Talvez um dos aprendizados mais importantes da vida de alguém - especialmente se esse alguém for inseguro - seja conseguir se olhar e enxergar em si mesmo o seu lado bom e suas qualidades. Defeitos todos temos e, quase sempre, conseguimos vê-los de forma bem mais clara.

Claro que de um dia pro outro alguém levanta da cama, olha no espelho e pensa 'como eu confio em mim mesmo!', é um processo e ele não vai ser fácil. Mas quem dá o primeiro passo é você, você mesmo que está refletido nesse espelho e parece tão cheio de defeitos. Essa, sem dúvidas, não é única pessoa que pode te ajudar, mas é, com certeza, a que mais pode".

Fiquei um tempo sumida não por falta de assunto, mas por falta de tempo. Cheguei de viagem no domingo a noite e segunda cedo já comecei a trabalhar. Desde então minha rotina tem estado muito corrida e eu, bastante cansada. Porém, hoje algo me motivou a escrever de uma forma inexplicável.

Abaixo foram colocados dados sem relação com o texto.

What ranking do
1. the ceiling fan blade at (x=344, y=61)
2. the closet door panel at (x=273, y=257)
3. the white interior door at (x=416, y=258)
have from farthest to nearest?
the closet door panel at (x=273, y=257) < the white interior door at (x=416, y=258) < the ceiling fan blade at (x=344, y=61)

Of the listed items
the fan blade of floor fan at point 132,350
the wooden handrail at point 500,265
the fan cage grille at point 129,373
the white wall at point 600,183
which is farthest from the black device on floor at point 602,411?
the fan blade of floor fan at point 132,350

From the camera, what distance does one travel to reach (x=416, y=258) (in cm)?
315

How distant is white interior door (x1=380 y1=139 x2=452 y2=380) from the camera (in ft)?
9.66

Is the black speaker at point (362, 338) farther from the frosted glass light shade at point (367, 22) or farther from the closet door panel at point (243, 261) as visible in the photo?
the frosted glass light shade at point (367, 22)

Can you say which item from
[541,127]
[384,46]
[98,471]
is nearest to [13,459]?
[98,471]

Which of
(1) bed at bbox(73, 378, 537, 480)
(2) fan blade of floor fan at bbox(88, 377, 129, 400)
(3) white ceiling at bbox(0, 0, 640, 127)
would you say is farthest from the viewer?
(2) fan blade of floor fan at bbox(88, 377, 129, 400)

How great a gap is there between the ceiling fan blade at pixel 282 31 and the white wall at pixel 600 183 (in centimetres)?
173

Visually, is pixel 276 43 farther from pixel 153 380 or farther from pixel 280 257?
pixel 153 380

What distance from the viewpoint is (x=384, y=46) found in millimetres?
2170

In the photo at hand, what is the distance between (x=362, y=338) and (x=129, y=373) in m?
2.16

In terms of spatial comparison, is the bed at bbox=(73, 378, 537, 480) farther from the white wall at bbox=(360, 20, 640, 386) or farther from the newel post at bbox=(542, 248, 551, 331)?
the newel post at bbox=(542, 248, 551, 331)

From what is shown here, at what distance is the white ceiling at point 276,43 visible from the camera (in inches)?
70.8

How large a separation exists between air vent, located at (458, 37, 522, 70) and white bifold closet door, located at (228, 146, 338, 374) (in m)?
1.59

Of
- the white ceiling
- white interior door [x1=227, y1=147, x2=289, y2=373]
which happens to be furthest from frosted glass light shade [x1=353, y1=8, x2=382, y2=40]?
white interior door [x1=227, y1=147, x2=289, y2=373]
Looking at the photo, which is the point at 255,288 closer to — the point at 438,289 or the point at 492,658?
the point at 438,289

Durante toda minha vida de Chazit, que já tem nove anos, o que aprendi de mais importante é que o modo mais eficaz de educar não é passando conteúdos ou incitando questionamentos, mas sendo um exemplo. Desde que passei a acreditar nessa premissa, tento ao máximo agir no meu cotidiano de maneira consciente e de forma que outros possam olhar para mim e refletir sobre o motivo pelo qual eu faço certas coisas e por que elas fazem diferente ou fazem igual.

Dentro da Chazit já senti muitos resultados em relação a isso. Afinal, durante todos os meus sábados, por três anos, eduquei de acordo com ideias que eu acredito totalmente.

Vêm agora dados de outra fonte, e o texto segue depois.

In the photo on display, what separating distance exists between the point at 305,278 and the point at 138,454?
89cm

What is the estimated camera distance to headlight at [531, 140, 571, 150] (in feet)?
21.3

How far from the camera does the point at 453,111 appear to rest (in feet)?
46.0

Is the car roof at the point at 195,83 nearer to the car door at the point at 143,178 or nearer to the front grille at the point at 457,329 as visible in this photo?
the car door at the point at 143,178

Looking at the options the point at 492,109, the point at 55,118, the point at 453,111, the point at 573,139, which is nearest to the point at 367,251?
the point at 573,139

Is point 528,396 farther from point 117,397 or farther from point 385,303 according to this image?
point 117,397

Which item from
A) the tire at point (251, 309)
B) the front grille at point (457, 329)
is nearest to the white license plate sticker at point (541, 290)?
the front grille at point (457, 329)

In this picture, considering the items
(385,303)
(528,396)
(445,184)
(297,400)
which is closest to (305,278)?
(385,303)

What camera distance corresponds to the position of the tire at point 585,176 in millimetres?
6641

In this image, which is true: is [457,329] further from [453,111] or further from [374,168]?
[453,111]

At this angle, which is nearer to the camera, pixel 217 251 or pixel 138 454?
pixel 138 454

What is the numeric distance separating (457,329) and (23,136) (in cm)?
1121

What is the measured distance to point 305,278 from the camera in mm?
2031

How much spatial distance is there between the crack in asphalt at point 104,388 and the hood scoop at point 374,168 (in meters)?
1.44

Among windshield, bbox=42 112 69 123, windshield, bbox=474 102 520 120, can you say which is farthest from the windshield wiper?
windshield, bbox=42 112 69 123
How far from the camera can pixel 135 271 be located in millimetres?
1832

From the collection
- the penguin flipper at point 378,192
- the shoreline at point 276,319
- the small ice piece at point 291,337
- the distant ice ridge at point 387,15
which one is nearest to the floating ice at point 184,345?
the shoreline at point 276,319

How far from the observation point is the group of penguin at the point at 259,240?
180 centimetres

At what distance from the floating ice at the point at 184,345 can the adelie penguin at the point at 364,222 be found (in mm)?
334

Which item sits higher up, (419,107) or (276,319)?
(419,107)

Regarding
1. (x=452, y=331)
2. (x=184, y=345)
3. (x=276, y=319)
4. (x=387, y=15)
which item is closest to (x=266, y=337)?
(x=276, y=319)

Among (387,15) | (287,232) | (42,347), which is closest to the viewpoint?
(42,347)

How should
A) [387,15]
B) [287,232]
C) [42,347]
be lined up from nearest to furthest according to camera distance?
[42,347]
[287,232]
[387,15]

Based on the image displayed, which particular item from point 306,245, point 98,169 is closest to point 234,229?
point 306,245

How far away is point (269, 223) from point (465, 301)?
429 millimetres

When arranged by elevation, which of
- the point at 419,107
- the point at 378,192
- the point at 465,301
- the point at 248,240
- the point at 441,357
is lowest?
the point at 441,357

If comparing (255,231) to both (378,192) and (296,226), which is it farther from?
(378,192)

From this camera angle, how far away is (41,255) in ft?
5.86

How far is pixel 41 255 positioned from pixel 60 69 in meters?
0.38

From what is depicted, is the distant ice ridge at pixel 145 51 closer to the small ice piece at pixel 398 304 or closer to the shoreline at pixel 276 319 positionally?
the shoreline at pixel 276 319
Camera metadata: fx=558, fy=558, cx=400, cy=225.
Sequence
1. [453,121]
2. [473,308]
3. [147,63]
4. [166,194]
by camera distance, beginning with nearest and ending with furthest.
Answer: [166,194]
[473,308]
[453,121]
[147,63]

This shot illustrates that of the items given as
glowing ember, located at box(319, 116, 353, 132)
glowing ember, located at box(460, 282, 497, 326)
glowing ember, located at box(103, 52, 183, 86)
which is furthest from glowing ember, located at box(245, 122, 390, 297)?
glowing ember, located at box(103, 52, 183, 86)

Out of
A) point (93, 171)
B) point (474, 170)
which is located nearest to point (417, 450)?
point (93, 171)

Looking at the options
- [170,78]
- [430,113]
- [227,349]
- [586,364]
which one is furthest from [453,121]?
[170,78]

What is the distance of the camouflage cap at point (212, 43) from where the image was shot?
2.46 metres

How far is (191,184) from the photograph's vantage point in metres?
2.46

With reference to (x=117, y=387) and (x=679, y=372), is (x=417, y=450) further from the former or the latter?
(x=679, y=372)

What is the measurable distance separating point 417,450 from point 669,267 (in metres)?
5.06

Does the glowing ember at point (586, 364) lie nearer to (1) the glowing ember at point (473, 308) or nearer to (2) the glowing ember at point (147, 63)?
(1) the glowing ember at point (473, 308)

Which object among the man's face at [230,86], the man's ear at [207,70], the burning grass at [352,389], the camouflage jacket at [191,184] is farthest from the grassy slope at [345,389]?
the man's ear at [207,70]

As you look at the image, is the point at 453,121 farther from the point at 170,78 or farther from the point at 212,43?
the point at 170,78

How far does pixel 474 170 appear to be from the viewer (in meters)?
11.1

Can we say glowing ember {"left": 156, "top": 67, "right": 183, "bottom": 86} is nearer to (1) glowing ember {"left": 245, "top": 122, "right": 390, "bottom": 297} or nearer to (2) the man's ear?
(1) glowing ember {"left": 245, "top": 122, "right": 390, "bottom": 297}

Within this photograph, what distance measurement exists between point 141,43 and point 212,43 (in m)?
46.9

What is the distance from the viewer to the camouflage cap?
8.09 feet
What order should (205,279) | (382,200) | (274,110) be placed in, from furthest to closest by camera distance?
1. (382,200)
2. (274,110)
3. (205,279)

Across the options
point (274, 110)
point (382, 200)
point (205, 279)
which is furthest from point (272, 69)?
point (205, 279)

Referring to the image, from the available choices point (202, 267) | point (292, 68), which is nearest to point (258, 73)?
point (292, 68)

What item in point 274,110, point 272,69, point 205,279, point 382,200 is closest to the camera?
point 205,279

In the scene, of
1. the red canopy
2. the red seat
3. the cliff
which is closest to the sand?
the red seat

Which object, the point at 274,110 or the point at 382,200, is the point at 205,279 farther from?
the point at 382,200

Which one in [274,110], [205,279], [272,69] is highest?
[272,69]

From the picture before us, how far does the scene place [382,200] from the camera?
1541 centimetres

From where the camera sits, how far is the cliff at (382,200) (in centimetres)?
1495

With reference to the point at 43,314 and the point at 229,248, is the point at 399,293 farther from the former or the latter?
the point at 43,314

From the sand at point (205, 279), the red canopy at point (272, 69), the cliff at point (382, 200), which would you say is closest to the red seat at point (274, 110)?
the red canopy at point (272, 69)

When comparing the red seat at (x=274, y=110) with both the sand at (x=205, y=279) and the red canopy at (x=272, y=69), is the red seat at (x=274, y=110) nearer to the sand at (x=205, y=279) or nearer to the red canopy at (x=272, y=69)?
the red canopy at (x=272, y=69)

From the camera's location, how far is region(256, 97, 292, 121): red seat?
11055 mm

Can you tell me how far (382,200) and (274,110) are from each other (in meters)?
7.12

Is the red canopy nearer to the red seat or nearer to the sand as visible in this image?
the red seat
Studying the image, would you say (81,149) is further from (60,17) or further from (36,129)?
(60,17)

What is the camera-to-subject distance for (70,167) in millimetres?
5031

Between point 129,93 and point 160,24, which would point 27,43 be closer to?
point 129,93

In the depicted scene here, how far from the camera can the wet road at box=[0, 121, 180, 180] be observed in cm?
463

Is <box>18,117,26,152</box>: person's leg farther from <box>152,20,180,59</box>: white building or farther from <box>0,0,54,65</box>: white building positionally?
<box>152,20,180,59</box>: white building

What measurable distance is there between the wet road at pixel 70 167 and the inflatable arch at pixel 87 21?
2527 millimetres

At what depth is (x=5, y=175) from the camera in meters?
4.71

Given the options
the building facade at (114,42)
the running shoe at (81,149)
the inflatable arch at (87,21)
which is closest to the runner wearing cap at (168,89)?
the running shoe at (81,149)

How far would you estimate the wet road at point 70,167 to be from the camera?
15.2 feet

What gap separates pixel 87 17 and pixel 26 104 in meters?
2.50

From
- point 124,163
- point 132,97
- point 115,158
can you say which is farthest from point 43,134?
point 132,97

Hoje, porém, senti um impacto direto de "ser um exemplo" na minha vida como "pessoa que almejo ser", e não só como ativista de um movimento juvenil.

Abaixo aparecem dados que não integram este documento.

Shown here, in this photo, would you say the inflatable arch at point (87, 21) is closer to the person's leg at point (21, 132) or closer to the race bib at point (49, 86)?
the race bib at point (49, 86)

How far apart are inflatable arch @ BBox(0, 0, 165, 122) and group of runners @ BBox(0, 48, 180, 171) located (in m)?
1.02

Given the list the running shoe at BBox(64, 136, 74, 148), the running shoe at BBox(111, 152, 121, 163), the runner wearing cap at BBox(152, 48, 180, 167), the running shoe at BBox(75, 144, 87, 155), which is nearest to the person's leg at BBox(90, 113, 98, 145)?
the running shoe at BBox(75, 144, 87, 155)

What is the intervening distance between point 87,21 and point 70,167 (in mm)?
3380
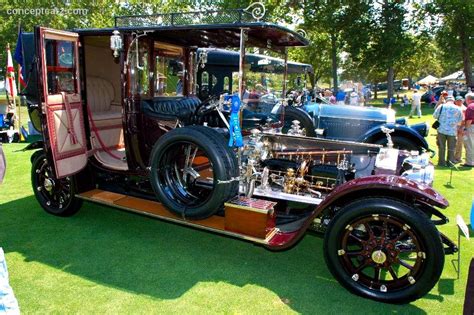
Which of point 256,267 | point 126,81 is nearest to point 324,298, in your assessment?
point 256,267

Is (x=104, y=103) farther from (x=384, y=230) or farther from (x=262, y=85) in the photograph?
(x=384, y=230)

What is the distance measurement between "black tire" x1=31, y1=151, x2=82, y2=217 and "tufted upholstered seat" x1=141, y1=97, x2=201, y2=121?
1414mm

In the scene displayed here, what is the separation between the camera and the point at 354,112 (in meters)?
8.51

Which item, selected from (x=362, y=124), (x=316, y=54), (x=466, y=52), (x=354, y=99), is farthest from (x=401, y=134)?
(x=316, y=54)

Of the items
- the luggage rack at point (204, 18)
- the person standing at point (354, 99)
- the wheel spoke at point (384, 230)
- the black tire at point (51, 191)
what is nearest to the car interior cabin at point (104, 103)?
the black tire at point (51, 191)

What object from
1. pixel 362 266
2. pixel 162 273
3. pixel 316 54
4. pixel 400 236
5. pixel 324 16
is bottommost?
pixel 162 273

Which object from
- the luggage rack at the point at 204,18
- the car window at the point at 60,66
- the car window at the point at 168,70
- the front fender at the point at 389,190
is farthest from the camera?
the car window at the point at 168,70

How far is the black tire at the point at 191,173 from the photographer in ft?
11.9

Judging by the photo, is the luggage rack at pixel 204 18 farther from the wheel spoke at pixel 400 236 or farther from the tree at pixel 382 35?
the tree at pixel 382 35

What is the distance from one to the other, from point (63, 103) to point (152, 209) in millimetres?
1546

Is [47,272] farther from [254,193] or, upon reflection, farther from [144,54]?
[144,54]

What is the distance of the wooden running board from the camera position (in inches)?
144

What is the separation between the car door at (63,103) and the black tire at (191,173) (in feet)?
3.57

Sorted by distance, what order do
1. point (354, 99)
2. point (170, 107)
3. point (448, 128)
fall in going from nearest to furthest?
point (170, 107), point (448, 128), point (354, 99)
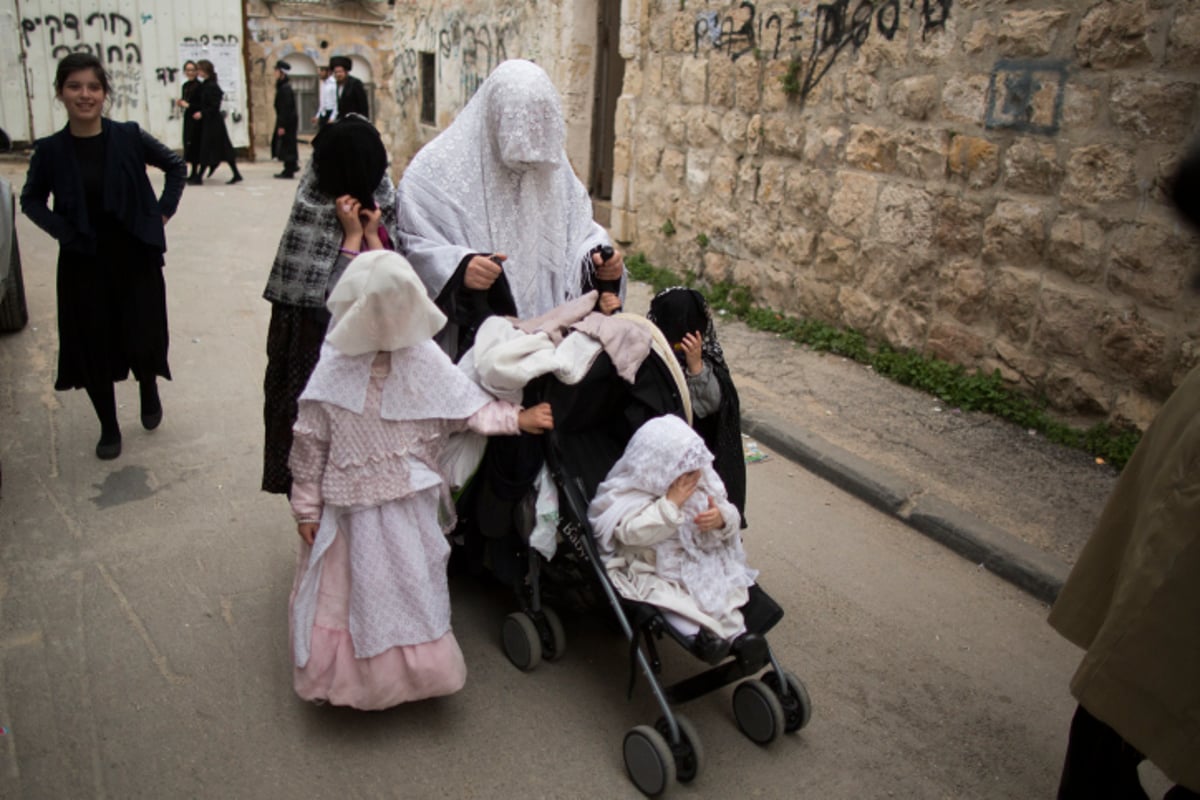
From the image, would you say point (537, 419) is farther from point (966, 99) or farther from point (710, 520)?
point (966, 99)

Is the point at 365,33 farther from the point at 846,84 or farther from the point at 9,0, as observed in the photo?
the point at 846,84

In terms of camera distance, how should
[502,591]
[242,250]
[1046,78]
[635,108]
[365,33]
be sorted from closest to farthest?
1. [502,591]
2. [1046,78]
3. [635,108]
4. [242,250]
5. [365,33]

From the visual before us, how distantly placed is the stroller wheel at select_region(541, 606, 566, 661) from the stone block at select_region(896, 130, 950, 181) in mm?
3944

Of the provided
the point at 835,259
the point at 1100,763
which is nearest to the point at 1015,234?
the point at 835,259

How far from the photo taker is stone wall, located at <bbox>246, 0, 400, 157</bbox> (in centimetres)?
2181

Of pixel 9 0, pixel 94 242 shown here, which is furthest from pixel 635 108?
pixel 9 0

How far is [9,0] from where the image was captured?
→ 14.5 m

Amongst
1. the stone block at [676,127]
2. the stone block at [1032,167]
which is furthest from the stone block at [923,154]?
the stone block at [676,127]

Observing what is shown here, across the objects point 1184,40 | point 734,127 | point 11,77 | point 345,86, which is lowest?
point 734,127


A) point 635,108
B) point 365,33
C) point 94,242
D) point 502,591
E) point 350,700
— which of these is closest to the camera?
point 350,700

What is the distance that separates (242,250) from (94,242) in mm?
5494

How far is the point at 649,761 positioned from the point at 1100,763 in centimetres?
115

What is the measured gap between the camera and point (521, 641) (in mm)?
3209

Entrei nos comentários do meu blog sem esperar encontrar nada, afinal, não postava há bastante tempo. Encontrei dois comentários: um no meu mais recente post, sobre livros, e o outro em um post mais antigo, de 19 de outubro.

O segundo comentário é da Bianca, e, no fim de tudo que me contou, me pediu um conselho e o meu maior conselho é: vai, e se der medo, vai com medo mesmo!

Bianca, só pelo seu comentário já deu pra notar que você escreve super bem, além de ser uma menina determinada e sensível, o que pode ser seu grande trunfo ou um problema para si mesma. Acredito que a ESPM vai te ensinar mais do que jornalismo. Vai te ensinar, também, a respeitar a individualidade das pessoas, inclusive a sua. É verdade, tem muita gente diferente lá e, talvez, você não se dê com todo mundo, mas posso prometer que em nenhum lugar isso aconteceria.

Parabéns por ter passado nessas duas gigantes da comunicação e por ter conseguido bolsa, não é pra qualquer um. Agora, acredita e chega de mente e sorriso aberto. Assim, não tem erro.

Obrigada por esse comentário, por ter mudado meu dia para MUITO melhor, pelas lindas palavras e, principalmente, pela confiança.

Sem dúvidas hoje, depois de ler seu comentário, me sinto muito mais gratificada pela coragem e vontade de escrever para quem quiser ler. Acredito mais em mim mesma, mais que ontem e, para terminar o clichê, espero que menos que amanhã.

Boa sorte, Bianca! Espero sempre ser um exemplo e apoio para você.

Talvez não existam livros ruins.

Só livros que não são para nós. Mas são para outra pessoa.

Talvez alguns livros tenham muito a nos dizer, talvez, criemos uma relação de amizade e confiança que encham os olhos de lágrimas quando o laço se finda junto com a páginas, que, infelizmente, são sempre limitadas.

Talvez livros sejam como pessoas, que vem e vão, e alguns fazem mais o nosso tipo.

Ninguém é obrigado a gostar de todo mundo por ai, assim como não é obrigado a gostar de todos os livros.

Mesmo que todos os outros falem bem. Mesmo que o autor seja renomado.

Por outro lado, tem gente que alguém não gosta. E nós acabamos gostando.

Que atire a primeira pedra quem nunca teve vergonha de falar que adorou um livro que o melhor amigo odiou.

Gosto é gosto. Cada livro é um, e cada um nós também.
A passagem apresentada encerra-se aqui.